3話 ---王族父子---
「ルーシフェルよ。予の言いたいことが解るな。」
「はい、父上。今まで御心配をおかけして申し訳ありません。」
「『今まで』と言うからにはこれからは違うという事じゃな。何があった?」
「我は王子としての立場を使い、公爵家茶会への乱入を企てました。
しかしそんな我に対して公爵家長男は過分なるもてなしをなされました。
王子に対する対応ではなく、自分の大事な客としての対応です。
私はその者に人としての道、王族ととしての道を諭され、目が覚めました。
その者と友誼を交わすことで、真なる王子の自覚を持つことが出来たのです。
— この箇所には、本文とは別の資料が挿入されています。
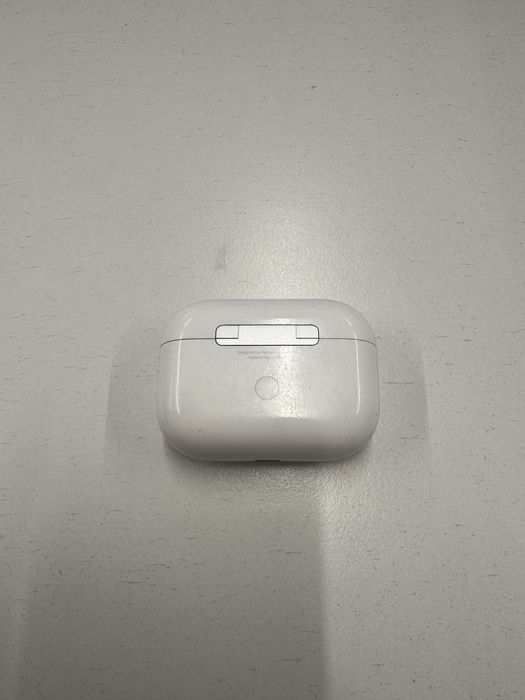 AirPods Pro MagSefe Charging Case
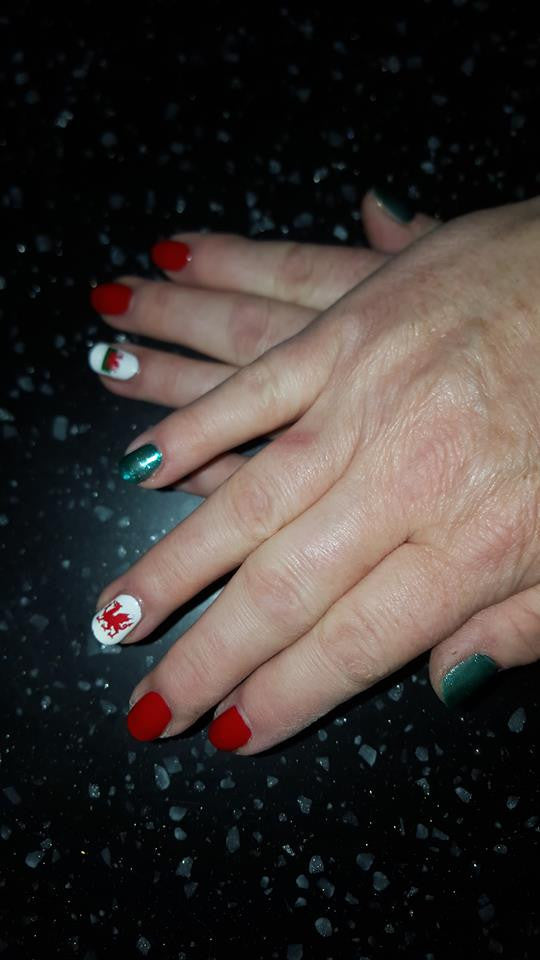 Wales Nail Art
父上。」
[報告の通りか。]
「解った。これから励めよ『ルル』」
「はい父上。で、折り入ってお願いが。」
「何じゃ。ルルにしてはえらくしおらしいではないか。」
「はい、じつは…。バッヘン侯爵家縁者のエドルーゼ=トイナ嬢を調べていただきたく…。」
「ほほほ。変われば変わるものじゃのう。女とみれば突っこんでいったものが、先ず下調べからか。」
「それは言わないでください。父上、我は変わったのですから。」
「ウム、良い友と巡り会えたのぅ。その上良い伴侶が見つかれば言うことなしじゃ。」
「あくまでも『調べる』だけにしてください。王権振りかざしてごり押ししないでください。そんなことしたって判るとヒロに叱られる。」